WEDNESDAY, March 11, 2020 (HealthDay News) — Children with food protein-induced enterocolitis syndrome (FPIES) have higher rates of atopic comorbidity, according to a study published online in the March issue of the Journal of Allergy and Clinical Immunology: In Practice.
Melanie A. Ruffner, M.D., Ph.D., from the Children’s Hospital of Philadelphia, and colleagues examined a primary care birth cohort of 158,510 pediatric patients, of whom 214 met the 2017 diagnostic criteria for FPIES. The influence of FPIES on developing subsequent atopic disease was assessed.
The researchers found that depending on birth year, the incidence of pediatric FPIES was 0.17 to 0.42 percent. Most patients had an acute presentation (78 percent), as seen in prior reports; common triggers included milk, soy, oat, rice, potato, and egg. Diagnosis occurred at a mean of 6.8 months. Compared with healthy children, patients with FPIES had higher atopic comorbidity (atopic dermatitis: 20.6 versus 11.7 percent; immunoglobulin-E-mediated food allergy: 23.8 versus 4.0 percent; asthma: 26.6 versus 18.4 percent; and allergic rhinitis: 28.0 versus 16.7 percent). Prior FPIES did not influence the rate of atopy development in a longitudinal data analysis.

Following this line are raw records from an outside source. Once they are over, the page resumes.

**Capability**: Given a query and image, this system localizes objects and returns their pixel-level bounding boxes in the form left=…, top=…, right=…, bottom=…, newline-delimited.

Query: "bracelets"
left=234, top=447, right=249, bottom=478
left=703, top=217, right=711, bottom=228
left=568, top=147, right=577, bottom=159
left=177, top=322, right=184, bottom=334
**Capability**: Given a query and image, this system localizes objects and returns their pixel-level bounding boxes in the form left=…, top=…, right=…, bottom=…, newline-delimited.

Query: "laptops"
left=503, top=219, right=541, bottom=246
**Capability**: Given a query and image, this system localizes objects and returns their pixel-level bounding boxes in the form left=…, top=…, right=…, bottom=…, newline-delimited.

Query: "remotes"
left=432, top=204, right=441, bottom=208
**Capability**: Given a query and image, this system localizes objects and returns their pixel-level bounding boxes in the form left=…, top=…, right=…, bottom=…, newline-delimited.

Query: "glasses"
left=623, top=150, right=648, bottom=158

“Although there is an increased rate of atopic allergies in patients with FPIES, our analyses demonstrate that a prior diagnosis of FPIES does not increase the rate of atopic allergies later in life,” a coauthor said in a statement. “This pattern of association supports a yet-unknown cause, such as a shared predisposition to both types of allergy.”